New York, N.Y.: How were the oral arguments this week? Specifically, how did the justices act during the argument on the Webster Hubbell case?
Joan Biskupic: Good question. The world hasn't forgotten about Web Hubbell's tax problems and this part of Ken Starr's prosecution. The question is whether information in a huge load of documents that Hubbell turned over to prosecutors under a grant of immunity can be used against him. THe justices appeared sympathetic to Hubbell's lawyer's arguments that once he produced the documents and testified truthfully before a grand jury about what was in them, the government couldn't come back (after digging deeply into the docs to find evidence) and use them against him. ... This is a complicated case testing how broadly the Fifth Amendment privilege against self incrimination applies to a load of tax and business records.
Seattle, Wash.: I would like to know how to research on the Web Supreme Court opinions on the right of an individual state to administer federal natural resources outside of the three-mile limit.
washingtonpost.com: Start with our Supreme Court Opinion search page, which is powered by a site called FindLaw.
Joan Biskupic: I agree, that's a good starting point.
Curious, N.D.: I'm not in the law community, so bear with me, please. What is the difference between a judge and a justice? And what does a clerk do? Your discussions are very informative to the lay audience. Thanks.

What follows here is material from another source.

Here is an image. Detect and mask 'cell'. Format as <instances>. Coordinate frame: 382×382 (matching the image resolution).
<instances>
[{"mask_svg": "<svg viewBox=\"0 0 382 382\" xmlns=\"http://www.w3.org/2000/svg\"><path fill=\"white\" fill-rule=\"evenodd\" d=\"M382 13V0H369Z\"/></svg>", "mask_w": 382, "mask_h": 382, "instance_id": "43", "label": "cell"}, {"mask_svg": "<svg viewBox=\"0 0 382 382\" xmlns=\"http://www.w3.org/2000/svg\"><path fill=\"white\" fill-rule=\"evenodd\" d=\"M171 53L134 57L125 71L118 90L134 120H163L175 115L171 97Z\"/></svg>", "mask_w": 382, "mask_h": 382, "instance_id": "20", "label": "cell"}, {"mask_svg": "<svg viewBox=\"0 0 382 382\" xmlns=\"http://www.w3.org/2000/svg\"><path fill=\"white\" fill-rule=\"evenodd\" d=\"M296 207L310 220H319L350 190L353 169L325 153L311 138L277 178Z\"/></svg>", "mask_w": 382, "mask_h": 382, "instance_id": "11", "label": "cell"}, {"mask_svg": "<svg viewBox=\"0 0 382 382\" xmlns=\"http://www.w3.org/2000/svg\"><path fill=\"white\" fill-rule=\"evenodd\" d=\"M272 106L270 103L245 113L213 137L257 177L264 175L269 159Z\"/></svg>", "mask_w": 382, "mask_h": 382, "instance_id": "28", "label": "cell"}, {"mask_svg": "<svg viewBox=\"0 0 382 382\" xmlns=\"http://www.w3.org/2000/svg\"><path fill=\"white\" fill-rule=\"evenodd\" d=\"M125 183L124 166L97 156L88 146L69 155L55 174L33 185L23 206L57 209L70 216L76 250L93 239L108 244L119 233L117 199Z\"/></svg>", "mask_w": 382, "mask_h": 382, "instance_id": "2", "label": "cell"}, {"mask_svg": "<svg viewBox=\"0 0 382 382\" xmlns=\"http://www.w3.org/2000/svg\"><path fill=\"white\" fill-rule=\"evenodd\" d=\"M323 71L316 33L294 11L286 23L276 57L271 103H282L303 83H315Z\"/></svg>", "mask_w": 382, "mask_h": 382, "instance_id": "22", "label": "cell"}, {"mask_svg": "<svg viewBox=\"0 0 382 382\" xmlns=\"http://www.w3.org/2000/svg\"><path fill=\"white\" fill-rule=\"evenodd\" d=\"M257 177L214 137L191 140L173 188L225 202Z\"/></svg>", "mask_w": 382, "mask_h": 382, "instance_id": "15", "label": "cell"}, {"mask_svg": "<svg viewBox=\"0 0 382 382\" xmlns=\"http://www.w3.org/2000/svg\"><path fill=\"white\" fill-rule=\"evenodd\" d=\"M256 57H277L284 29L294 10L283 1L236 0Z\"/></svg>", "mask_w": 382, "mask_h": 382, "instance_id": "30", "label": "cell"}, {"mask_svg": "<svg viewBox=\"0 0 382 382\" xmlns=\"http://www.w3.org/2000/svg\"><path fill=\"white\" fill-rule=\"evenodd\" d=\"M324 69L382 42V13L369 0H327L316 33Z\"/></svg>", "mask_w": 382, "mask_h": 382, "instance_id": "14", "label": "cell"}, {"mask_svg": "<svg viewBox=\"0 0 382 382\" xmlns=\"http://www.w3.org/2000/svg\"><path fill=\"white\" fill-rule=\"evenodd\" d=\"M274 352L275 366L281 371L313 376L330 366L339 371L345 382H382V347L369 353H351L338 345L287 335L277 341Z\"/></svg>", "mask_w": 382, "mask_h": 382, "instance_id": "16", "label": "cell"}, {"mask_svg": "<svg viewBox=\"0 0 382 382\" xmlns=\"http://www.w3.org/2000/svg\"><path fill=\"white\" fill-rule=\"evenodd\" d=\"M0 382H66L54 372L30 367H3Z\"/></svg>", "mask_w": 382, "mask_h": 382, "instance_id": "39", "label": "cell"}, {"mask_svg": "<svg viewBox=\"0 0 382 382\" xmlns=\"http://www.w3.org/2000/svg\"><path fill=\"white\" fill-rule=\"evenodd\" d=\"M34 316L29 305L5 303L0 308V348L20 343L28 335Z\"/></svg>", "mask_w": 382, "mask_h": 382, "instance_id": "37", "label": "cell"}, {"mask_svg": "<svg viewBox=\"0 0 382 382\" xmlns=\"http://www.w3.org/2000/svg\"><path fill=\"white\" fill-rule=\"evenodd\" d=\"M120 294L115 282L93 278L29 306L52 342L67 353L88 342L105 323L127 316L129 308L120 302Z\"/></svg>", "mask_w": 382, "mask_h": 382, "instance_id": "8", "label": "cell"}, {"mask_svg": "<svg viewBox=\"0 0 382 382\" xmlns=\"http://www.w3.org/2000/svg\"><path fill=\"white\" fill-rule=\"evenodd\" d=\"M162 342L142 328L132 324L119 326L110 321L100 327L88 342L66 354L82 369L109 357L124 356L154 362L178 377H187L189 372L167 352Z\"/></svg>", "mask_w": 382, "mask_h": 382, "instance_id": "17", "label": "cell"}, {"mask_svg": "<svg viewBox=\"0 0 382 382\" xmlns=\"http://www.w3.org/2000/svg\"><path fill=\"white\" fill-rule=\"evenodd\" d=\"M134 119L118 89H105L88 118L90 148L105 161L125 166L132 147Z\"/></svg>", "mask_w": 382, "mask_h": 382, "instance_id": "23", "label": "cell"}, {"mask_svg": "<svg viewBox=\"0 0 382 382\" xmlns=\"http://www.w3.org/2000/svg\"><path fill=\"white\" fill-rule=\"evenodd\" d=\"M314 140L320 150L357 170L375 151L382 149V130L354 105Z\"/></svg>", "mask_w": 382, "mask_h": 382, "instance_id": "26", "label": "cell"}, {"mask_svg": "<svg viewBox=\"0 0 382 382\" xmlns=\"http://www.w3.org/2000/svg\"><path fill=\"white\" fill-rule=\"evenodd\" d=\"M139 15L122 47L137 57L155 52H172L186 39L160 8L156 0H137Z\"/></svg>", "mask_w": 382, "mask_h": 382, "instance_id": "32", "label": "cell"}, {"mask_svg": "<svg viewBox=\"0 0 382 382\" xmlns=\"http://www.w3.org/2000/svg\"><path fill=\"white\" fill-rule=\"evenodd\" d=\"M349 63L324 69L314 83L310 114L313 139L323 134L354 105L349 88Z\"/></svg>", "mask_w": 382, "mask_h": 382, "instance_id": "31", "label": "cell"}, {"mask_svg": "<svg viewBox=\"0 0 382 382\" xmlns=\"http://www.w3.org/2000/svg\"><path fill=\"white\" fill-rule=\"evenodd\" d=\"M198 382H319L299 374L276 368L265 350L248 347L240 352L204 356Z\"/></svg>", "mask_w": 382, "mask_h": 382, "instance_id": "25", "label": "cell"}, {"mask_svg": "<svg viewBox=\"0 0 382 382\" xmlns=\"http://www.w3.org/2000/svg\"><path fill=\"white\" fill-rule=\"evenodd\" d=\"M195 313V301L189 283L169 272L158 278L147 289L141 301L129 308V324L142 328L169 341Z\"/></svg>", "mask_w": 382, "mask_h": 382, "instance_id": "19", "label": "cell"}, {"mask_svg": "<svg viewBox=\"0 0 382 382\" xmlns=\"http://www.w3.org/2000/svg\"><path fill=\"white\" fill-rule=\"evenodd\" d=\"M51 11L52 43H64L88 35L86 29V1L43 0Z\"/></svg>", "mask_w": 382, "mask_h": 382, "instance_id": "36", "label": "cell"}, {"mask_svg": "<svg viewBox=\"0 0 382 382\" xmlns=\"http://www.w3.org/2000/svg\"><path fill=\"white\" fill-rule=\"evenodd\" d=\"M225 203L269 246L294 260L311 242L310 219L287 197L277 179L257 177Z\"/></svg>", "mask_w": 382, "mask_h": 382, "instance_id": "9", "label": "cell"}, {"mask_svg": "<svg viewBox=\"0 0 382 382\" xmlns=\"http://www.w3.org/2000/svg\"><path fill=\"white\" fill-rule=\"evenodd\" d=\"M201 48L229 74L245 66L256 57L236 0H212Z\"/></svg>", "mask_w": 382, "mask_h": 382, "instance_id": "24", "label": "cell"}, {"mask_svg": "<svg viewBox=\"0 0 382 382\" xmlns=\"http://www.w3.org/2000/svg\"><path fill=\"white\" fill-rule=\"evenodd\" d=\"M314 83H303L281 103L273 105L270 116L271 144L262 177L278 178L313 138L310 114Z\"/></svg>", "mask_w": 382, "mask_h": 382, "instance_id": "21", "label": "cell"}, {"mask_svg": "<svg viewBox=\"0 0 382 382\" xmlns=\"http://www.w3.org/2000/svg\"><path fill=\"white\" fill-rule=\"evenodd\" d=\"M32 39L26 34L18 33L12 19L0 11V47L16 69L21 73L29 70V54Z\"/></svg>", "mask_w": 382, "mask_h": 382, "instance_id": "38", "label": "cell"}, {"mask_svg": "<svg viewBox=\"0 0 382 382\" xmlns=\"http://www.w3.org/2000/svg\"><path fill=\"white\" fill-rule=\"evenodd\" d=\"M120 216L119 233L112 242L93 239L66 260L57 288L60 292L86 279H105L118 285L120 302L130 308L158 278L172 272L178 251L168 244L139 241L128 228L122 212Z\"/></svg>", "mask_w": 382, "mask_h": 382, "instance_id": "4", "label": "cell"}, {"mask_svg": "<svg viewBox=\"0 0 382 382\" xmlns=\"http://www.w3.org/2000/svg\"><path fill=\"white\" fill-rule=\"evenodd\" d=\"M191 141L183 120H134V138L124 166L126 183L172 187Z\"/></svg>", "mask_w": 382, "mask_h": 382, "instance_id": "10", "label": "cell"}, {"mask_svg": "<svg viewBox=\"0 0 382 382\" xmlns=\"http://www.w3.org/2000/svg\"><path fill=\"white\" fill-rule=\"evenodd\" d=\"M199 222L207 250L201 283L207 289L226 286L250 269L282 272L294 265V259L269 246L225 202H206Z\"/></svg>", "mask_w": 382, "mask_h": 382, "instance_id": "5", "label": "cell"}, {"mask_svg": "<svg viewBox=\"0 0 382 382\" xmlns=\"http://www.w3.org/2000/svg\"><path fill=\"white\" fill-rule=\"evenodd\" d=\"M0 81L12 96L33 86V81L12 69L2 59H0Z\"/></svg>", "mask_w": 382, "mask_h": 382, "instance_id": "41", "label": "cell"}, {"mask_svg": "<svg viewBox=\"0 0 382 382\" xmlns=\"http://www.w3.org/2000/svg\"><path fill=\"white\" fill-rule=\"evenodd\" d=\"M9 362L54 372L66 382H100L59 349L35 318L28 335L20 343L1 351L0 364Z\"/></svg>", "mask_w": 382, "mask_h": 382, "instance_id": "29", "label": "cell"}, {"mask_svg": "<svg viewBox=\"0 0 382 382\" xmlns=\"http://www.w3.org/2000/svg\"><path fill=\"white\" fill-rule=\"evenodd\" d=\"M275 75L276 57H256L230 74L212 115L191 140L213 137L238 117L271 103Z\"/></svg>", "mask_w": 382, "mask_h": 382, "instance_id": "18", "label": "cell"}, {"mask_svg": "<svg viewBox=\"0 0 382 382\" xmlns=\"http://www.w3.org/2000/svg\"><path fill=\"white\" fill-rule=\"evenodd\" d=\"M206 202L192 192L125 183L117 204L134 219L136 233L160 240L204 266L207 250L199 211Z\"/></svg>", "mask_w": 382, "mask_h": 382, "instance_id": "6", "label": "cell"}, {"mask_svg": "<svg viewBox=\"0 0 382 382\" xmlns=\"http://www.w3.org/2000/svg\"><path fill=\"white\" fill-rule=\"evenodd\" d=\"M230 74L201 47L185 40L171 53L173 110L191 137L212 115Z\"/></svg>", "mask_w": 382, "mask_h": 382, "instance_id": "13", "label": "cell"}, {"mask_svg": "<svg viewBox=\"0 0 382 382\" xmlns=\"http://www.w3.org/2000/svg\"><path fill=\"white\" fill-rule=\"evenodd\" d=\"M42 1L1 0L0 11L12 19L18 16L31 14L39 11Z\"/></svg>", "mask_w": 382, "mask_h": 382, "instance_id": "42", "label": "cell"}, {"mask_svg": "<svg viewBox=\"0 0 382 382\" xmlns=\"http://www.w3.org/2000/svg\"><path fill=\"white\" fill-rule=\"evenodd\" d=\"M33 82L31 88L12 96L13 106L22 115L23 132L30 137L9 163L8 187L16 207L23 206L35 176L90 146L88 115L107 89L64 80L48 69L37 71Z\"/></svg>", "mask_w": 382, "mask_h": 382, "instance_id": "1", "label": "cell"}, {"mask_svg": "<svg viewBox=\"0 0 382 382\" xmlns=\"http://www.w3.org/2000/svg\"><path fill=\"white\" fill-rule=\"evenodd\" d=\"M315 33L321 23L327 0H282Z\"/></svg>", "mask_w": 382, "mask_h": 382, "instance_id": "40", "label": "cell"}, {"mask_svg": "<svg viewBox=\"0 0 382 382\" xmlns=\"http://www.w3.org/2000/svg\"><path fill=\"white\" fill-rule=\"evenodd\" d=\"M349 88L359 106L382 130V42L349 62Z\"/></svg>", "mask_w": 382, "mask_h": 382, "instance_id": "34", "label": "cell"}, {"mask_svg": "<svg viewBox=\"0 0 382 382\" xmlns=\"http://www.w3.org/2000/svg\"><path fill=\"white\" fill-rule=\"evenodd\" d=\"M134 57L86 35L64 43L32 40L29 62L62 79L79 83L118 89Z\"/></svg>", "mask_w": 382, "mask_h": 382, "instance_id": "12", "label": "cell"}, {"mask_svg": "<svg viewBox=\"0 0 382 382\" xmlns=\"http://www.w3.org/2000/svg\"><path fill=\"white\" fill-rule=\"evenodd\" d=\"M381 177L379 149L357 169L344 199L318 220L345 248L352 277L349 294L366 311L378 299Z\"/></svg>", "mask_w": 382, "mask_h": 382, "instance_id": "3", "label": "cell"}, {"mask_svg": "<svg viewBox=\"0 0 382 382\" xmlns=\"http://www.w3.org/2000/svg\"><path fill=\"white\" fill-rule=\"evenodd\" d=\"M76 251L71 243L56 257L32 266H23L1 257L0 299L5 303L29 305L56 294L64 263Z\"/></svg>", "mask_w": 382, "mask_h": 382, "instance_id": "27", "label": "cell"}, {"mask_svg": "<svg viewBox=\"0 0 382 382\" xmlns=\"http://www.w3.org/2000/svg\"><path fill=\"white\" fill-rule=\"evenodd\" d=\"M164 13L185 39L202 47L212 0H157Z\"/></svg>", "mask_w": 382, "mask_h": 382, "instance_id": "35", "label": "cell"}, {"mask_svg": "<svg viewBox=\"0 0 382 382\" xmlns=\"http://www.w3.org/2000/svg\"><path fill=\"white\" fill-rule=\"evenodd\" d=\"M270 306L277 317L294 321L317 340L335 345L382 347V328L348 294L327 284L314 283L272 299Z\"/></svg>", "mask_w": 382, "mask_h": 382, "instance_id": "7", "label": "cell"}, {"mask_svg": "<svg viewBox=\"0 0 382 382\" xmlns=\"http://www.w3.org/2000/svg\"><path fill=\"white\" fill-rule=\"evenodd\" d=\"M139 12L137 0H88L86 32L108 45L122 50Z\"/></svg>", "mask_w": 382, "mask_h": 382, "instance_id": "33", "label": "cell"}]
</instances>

Joan Biskupic: Hello, Curious. In the federal courts, only the members of the Supreme Court are called "justices." All the lower courts have "judges." But they all do the same thing, decide cases, just at different levels. And law clerks are lawyers hired to help justices (or judges) research cases and write opinions.
Joan Biskupic: That's it for today. Thanks to all who participated. We have a lot of traffic on-line today, in part because of George Bush's upcoming appearance. Watch for him later this morning. Maybe someone will ask him who he wants to put on the Supreme Court! See you next Friday.